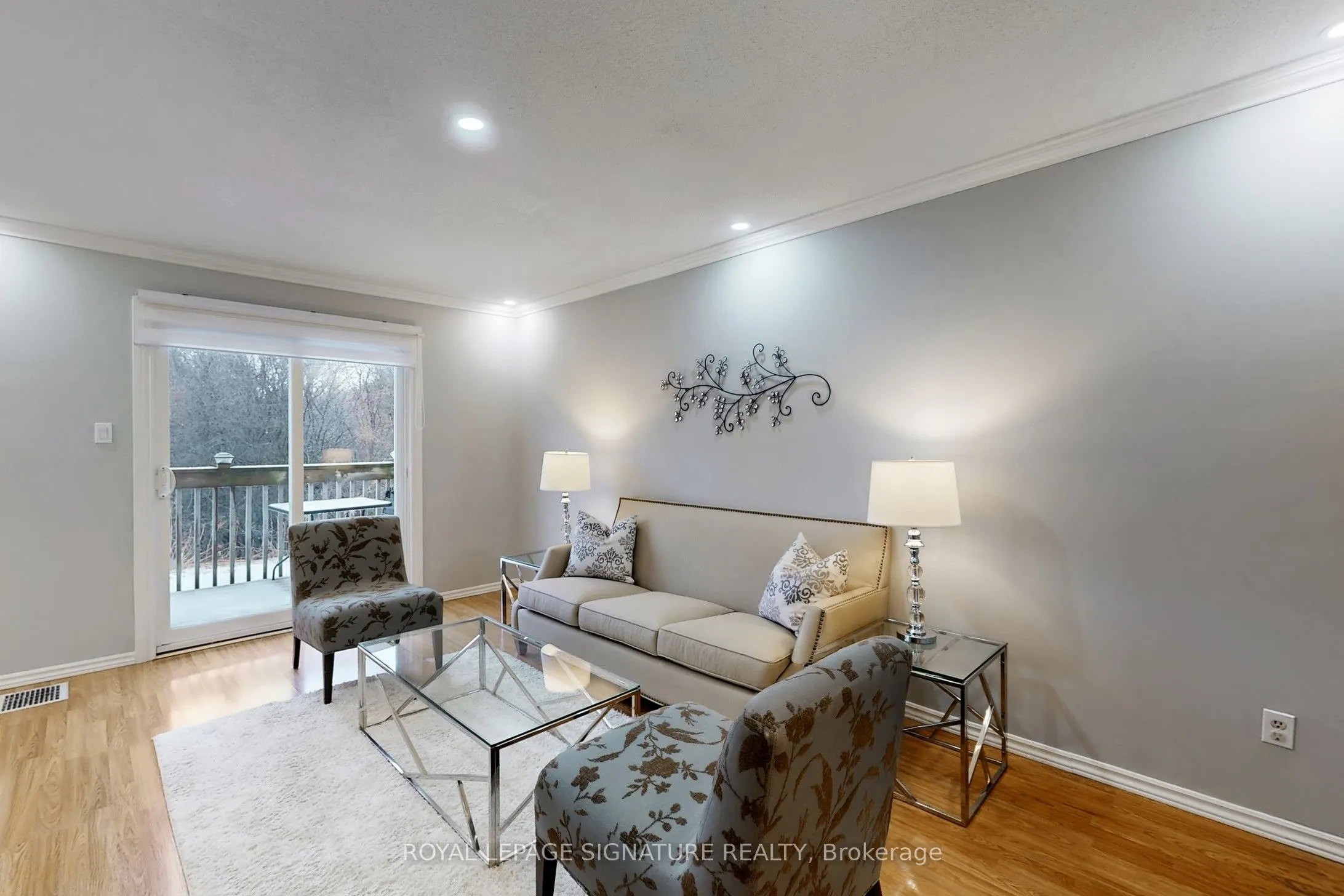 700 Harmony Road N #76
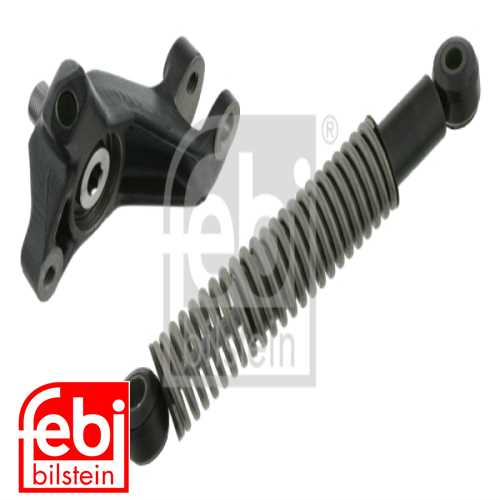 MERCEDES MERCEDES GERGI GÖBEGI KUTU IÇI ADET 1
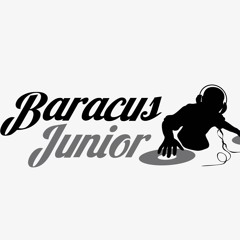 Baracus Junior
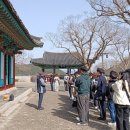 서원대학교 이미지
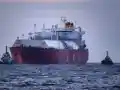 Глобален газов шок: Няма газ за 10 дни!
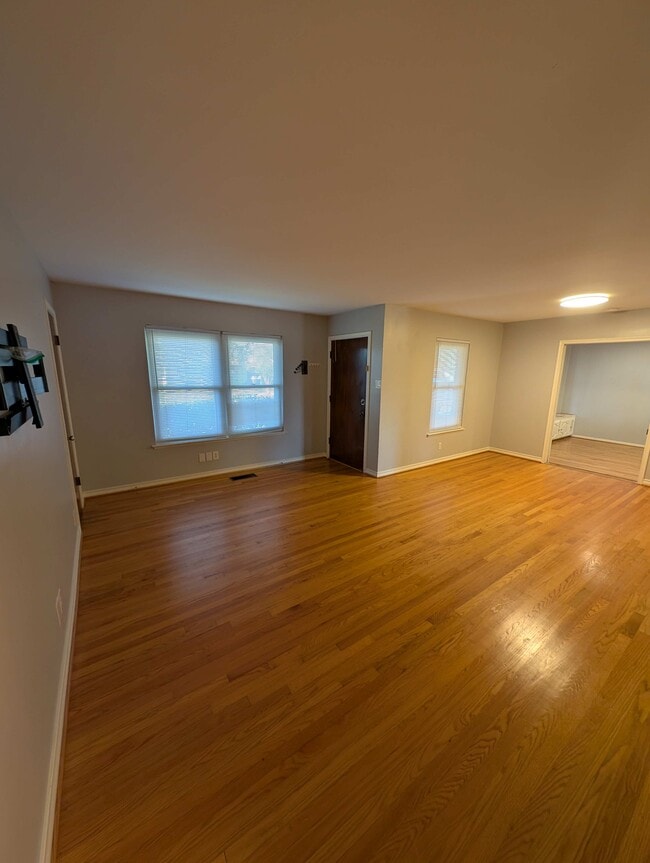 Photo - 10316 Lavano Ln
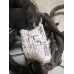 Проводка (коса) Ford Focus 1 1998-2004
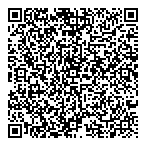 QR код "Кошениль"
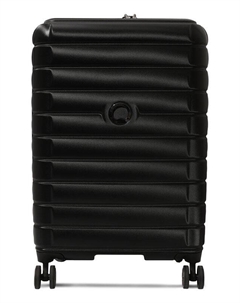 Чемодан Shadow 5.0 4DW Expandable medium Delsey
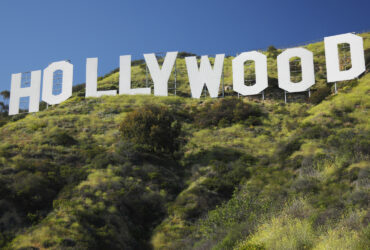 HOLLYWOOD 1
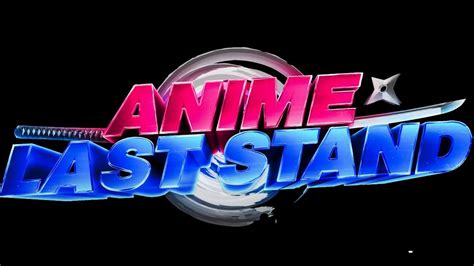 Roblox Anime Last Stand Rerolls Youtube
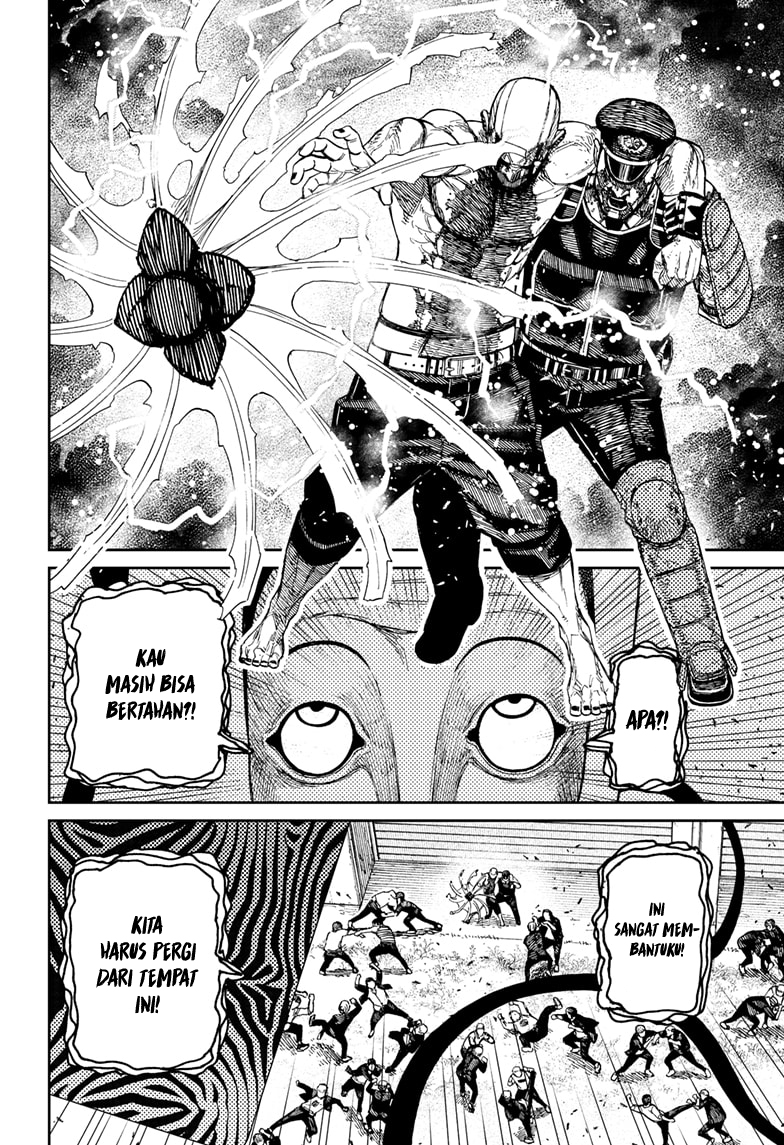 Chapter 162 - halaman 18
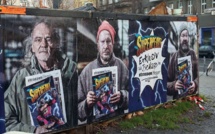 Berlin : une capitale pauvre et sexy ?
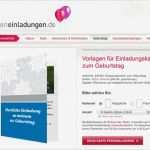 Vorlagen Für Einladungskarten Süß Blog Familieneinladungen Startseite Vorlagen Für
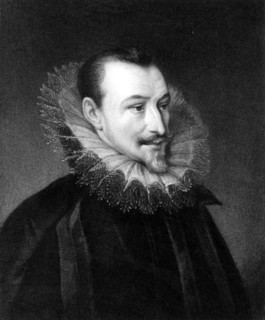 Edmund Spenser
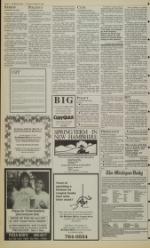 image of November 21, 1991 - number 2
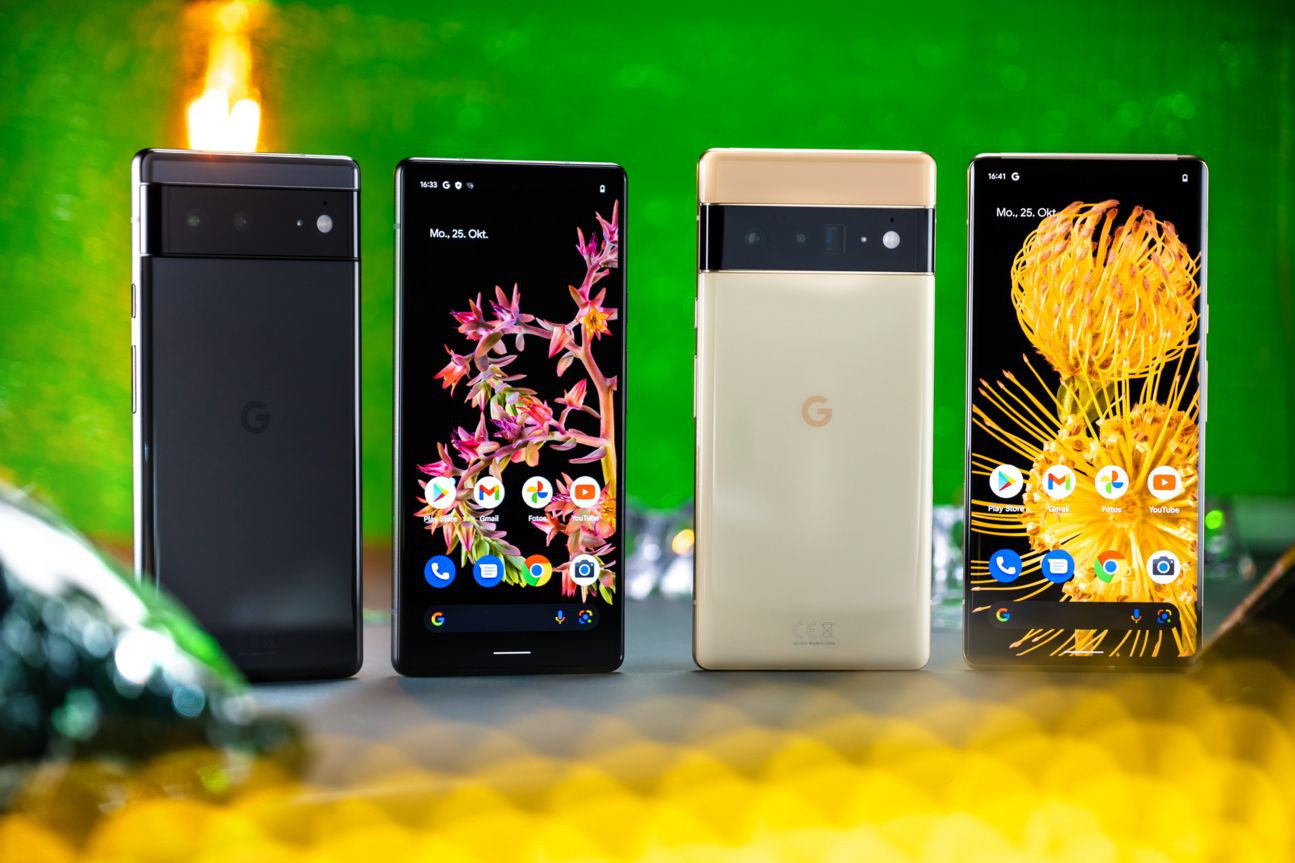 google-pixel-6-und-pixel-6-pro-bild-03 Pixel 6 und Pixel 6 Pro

+ + + + +

■ **Task statement**:
Print every line of text in the listing above without any changes, and leave the pictures out of your answer.

■ **Result below**:
 700 Harmony Road N #76
 MERCEDES MERCEDES GERGI GÖBEGI KUTU IÇI ADET 1
 Baracus Junior
 서원대학교 이미지
 Глобален газов шок: Няма газ за 10 дни!
 Photo - 10316 Lavano Ln
 Проводка (коса) Ford Focus 1 1998-2004
 QR код "Кошениль"
 Чемодан Shadow 5.0 4DW Expandable medium Delsey
 HOLLYWOOD 1
 Roblox Anime Last Stand Rerolls Youtube
 Chapter 162 - halaman 18
 Berlin : une capitale pauvre et sexy ?
 Vorlagen Für Einladungskarten Süß Blog Familieneinladungen Startseite Vorlagen Für
 Edmund Spenser
 image of November 21, 1991 - number 2
 google-pixel-6-und-pixel-6-pro-bild-03 Pixel 6 und Pixel 6 Pro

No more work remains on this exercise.